Doing my research for Sons of Alba, I came across the interesting story of Sigurd the Stout, who was the Jarl (or king) of the Orkney Islands just prior to the time period.


At that time, Orkney was a thoroughly pagan Viking kingdom, still involved in heavy raiding along the mainland of Alba (Scotland).  But a few things happened that changed Orkney’s history, and Sigurd the Stout, forever.

#1: Conversion

As legend has it, a Viking raider by the name of Olaf Trygvesson stopped in on Orkney in 995 AD.  During his campaigns around the British Isles, he encountered Christianity and converted.  He was so zealous in his new religion that he decided Orkney needed to convert, as well.  Admirable goal.  But his methods left something to be desired.  He threatened Sigurd with death and promised to ravage the Orkney Islands if he didn’t convert on the spot.  Of course, Sigurd relented, sending his own son Hvelp with Olaf as a hostage for good behaviour.  The rest of Orkney converted at that time, as well.  But Sigurd’s new Christian faith probably only ran skin deep.

#2: Marriage

Sigurd’s days of raiding Alba’s shores weren’t well and truly over until the Ard Righ (High King) Malcolm II shrewdly made a treaty with Orkney, and sealed the deal with his youngest daughter, Olith.  Because of this, Orkney became inextricably tied to Alba, later Scotland, in an alliance which has lasted until this day.

#3: Death

Sigurd’s death in the battle of Clontarf in 1015 AD is the most legendary of all.  According to the Orkneyinga Saga, Sigurd’s Irish mother Eithne made him a magical raven banner which would protect the one it was carried before, but would doom the bearer to death.  Magical or not, the raven banner gained a reputation as bearer after bearer met his grisly end in battle.  At the battle of Clontarf, Sigurd’s men broke down and refused to carry the banner.  At that, Sigurd got fed up, tore the banner off the pole, and stuffed it inside his clothing.  But he had touched the pole, sealing his fate as the last banner bearer, and within moments, he was dead.

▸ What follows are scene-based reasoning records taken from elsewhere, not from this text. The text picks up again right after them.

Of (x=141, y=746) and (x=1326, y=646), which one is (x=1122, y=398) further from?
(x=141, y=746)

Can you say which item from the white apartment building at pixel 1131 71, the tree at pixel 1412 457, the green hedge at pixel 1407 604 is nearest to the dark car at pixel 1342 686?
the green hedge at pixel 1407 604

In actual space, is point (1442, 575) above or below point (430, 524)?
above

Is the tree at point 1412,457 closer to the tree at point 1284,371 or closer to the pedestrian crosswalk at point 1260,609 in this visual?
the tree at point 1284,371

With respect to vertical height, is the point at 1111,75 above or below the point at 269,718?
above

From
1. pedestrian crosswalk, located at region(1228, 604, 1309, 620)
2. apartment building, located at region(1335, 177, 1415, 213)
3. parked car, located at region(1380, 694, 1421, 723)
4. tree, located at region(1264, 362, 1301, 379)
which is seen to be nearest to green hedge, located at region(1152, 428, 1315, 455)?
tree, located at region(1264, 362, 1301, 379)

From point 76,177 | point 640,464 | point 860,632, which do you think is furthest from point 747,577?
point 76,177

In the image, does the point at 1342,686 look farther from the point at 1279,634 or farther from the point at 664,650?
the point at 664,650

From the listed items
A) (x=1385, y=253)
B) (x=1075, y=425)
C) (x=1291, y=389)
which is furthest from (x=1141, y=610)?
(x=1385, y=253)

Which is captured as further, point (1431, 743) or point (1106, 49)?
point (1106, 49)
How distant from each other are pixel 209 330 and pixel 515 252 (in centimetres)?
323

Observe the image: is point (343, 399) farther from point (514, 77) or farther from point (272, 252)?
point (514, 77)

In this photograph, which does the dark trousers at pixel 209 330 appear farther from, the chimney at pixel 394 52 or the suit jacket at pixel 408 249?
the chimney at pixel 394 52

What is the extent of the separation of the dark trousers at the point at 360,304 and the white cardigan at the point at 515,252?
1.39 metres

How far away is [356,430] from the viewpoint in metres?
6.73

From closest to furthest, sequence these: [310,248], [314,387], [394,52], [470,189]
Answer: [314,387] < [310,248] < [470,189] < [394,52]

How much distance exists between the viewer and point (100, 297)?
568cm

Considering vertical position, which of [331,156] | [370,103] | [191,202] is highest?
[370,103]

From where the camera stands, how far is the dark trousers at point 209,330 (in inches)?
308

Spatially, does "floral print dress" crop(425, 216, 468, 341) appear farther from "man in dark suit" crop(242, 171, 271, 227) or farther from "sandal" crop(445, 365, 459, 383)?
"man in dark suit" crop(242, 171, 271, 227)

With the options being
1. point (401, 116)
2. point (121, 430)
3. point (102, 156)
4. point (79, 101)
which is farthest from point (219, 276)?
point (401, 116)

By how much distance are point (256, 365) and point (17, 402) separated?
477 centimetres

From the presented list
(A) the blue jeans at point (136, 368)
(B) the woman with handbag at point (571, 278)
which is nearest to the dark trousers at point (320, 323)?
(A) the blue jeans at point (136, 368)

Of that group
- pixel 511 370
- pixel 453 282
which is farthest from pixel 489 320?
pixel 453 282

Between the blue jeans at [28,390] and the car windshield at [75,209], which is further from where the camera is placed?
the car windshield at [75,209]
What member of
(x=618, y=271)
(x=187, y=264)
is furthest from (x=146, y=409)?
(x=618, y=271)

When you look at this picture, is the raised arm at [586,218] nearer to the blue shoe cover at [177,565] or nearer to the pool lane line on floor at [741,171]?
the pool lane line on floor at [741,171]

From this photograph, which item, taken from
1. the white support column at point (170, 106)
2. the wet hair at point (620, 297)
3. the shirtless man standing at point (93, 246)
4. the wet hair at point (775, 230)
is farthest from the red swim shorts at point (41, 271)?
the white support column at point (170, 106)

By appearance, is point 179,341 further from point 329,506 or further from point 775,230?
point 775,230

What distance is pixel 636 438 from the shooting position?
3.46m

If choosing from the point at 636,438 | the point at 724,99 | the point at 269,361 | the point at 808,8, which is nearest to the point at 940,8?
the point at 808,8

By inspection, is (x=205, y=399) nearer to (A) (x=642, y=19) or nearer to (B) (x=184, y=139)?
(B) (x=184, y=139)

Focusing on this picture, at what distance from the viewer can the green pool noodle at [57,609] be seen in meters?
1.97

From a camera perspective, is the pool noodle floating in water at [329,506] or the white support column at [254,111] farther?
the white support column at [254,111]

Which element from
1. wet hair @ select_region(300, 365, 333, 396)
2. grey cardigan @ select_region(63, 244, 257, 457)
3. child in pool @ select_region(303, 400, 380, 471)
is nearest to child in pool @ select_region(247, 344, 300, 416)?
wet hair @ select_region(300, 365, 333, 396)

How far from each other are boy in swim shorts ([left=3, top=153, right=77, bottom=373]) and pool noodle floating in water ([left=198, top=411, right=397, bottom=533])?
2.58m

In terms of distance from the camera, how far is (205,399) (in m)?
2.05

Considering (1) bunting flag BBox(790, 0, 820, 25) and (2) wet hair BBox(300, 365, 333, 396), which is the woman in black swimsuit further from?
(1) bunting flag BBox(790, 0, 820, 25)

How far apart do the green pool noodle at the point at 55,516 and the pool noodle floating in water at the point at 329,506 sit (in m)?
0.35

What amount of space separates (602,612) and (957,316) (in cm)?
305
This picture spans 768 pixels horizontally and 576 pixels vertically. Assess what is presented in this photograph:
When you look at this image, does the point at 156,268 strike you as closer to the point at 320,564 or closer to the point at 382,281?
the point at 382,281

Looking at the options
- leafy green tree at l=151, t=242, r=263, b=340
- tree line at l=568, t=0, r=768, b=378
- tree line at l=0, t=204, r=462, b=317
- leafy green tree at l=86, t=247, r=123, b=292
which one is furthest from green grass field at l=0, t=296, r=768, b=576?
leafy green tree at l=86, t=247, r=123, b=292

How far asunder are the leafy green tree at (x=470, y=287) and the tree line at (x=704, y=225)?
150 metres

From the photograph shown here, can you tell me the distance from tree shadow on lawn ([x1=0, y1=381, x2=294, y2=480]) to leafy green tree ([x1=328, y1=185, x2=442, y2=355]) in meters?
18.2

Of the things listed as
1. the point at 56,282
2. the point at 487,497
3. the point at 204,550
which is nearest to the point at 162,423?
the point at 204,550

After his death, Sigurd’s sons jointly ruled the Orkney Isles, including his one son by Olith, Thorfinn, who also became the Jarl of Sutherland and Caithness from his place at his Alban grandfather’s court.  In my work in progress, Sons of Alba, I’ve decided to give Sigurd and Olith a fictional daughter named Liosa, who figures prominently in the story.